Without actual changes in the system, all we will do is shift the cost from individuals to the government (who shift back to individuals) and have, at best, a short term solution.
 
First - sorry about my english...

Second - I have to get this out of my system :angryfire:

So, In Croatia you have free health insurance for everybody. Free my ASS!

Average salary in my hometown is around $1200. Last month doctors suspected I have some heart problems, so I had to do heart ultrasound and wear holter monitor. Ok, no problem. So, if I wanted to do heart ultrasound free of charge I had to wait for it 6 months... holter as well...
I said I'll do it privately and paid for it - I spent around $220. Plus $10 for heart RTG.

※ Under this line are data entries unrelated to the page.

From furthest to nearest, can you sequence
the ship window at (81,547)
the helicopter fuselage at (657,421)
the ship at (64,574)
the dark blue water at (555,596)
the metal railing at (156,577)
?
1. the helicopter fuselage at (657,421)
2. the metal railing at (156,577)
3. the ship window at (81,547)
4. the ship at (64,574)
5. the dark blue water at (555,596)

Now, my gyn wants me to do some blood check-ups, of course I have to do it privately again, free health insurance won't pay for it..., thats $150. Plus $120 for ovary ultrasound (privately of course, again, no need for ultrasound if you look healthy).

And of course almost every prescription you have to pay extra,,, sometimes is just few dollars, and sometimes its $30-40.

God bless free health insurance :rolleyes: .

Ok, I feel slightly better now.
 
I recently took care of a lady who had to get her leg amputated because she couldn't afford Plavix for her Peripheral vascular disease. It's a terrible shame that people are losing body parts (and their lives) because their script is unaffordable!!! It makes me so angry, just thinking about it... I don't know what the solution is, or even who's at fault, but it *is* ridiculous, and very, very sad.

I work for a hospital, and have pretty decent insurance. But it blows my mind when I get my $20 copay bill for an ultrasound that took 10 MINUTES and insurance covered the other $2500. Incredible.

Oh, and I have to get my scripts filled at my hospital, or pay crazy copays. DH quit smoking last year, and used Chantix. The copay at the local pharmacy was $125... at my hospital, it was $5. Just doesn't make sense to me!! It seems everything's just all about business and $$$.